“It’ll be kind of like a time capsule, which people in the future, maybe in 20, 30, 40, 50, 100, 200 years could look at that and say ‘Oh my god, that’s what it’s like — a portrait of the world in a day.’”
Of course, this is what YouTube and the rest of the social web do already:
They document our lives. But by carefully curating these clips into a unified creative vision, MacDonald hopes to make something far more meaningful than a random sampling of YouTube videos dated the same day typically would.
To participate, simply film something happening Saturday (guidelines follow) and then look for the “submit” button that will appear on the “Life in a Day” YouTube channel, Saturday, July 24. MacDonald advises participants to shoot high-quality video of any length and save their uncompressed footage in case their videos are selected for inclusion.
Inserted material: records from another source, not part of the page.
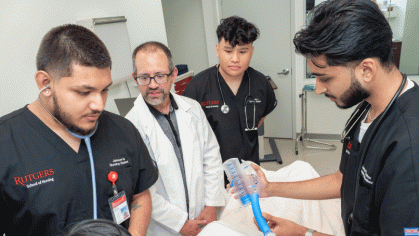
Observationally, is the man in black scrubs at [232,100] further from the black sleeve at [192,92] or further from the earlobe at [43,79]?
the earlobe at [43,79]

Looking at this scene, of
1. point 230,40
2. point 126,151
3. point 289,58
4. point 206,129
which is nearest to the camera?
point 126,151

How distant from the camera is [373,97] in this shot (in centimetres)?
85

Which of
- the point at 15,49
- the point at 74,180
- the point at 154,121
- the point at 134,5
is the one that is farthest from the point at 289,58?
the point at 74,180

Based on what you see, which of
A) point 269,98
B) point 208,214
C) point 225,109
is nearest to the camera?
point 208,214

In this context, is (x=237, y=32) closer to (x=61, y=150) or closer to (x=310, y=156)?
(x=61, y=150)

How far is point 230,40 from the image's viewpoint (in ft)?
5.64

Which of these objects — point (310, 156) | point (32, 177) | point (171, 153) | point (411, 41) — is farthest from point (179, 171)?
point (411, 41)

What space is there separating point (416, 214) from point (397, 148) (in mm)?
169

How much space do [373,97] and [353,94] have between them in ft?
0.20

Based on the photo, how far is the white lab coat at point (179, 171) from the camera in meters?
1.32

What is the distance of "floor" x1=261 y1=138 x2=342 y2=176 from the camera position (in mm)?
3139

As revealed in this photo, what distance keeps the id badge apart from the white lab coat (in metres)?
0.29

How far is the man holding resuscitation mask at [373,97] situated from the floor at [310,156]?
7.61ft

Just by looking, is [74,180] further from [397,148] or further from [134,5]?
[134,5]
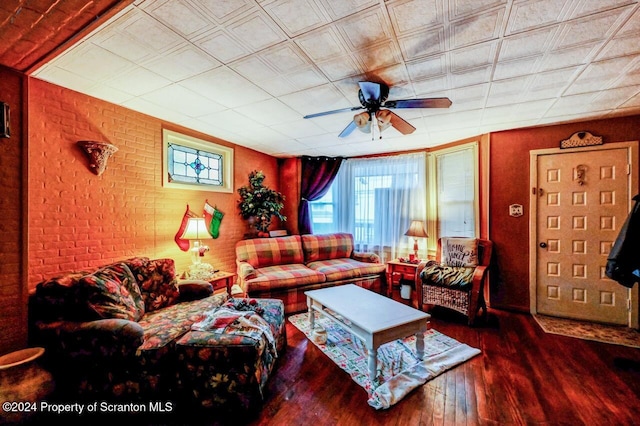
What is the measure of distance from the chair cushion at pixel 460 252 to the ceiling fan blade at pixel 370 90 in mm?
2407

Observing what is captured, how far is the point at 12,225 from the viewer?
6.11ft

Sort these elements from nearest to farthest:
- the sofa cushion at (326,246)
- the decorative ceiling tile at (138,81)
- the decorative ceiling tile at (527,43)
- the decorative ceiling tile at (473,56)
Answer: the decorative ceiling tile at (527,43)
the decorative ceiling tile at (473,56)
the decorative ceiling tile at (138,81)
the sofa cushion at (326,246)

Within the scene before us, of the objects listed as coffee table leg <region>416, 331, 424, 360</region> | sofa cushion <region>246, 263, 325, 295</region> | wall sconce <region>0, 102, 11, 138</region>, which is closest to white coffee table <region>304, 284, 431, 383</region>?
coffee table leg <region>416, 331, 424, 360</region>

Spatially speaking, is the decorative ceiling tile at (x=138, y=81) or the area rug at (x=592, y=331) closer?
the decorative ceiling tile at (x=138, y=81)

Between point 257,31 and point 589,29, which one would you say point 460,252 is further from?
point 257,31

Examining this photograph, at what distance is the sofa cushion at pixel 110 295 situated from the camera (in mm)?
1797

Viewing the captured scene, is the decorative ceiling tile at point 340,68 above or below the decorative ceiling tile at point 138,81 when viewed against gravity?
below

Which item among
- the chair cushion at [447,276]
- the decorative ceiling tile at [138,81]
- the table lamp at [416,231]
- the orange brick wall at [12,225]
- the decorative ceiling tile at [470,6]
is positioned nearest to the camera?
the decorative ceiling tile at [470,6]

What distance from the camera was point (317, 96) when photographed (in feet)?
8.00

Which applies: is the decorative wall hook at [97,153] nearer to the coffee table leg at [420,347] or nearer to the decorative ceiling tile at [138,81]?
the decorative ceiling tile at [138,81]

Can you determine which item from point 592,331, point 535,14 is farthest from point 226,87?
point 592,331

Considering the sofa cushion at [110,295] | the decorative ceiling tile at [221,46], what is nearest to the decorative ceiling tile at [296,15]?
the decorative ceiling tile at [221,46]

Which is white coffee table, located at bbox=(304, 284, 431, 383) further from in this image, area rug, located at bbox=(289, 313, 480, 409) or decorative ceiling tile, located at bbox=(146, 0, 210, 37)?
decorative ceiling tile, located at bbox=(146, 0, 210, 37)

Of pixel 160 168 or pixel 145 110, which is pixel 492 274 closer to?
pixel 160 168
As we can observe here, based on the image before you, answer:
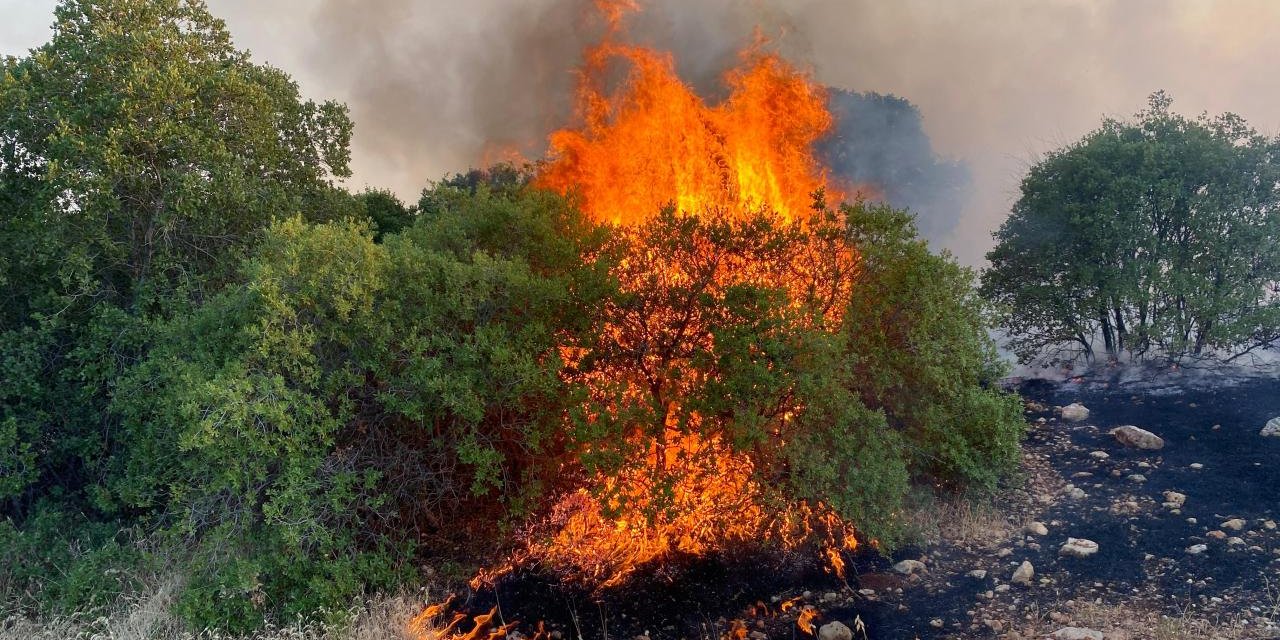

The project will be more effective if MacDonald can weave together thematic threads that connect people’s videos, so in addition to the guidelines linked from this page, he mentions the a few examples of the sort of “little snapshots from your lives” that he’ll be looking for:
“something banal” like going to work or breakfast time
the sunrise
your baby doing something interesting
going to the hospital to visit a friend
your birthday
going for a walk in the countryside
or something “much more meaningful and emotional,” such as the demolition of your favorite building or the death of a friend
your wedding
Overall, MacDonald asks participants to answer the following four questions:
What do you fear the most (he mentions snakes, population explosion, climate change, the witch who lives next door)?
What do you love?
What makes you laugh?
What is in your pocket? (In MacDonald’s case, he had an iPhone in a case, keys, a “very cheap pen” given to him by Donald Sutherland and a tissue.)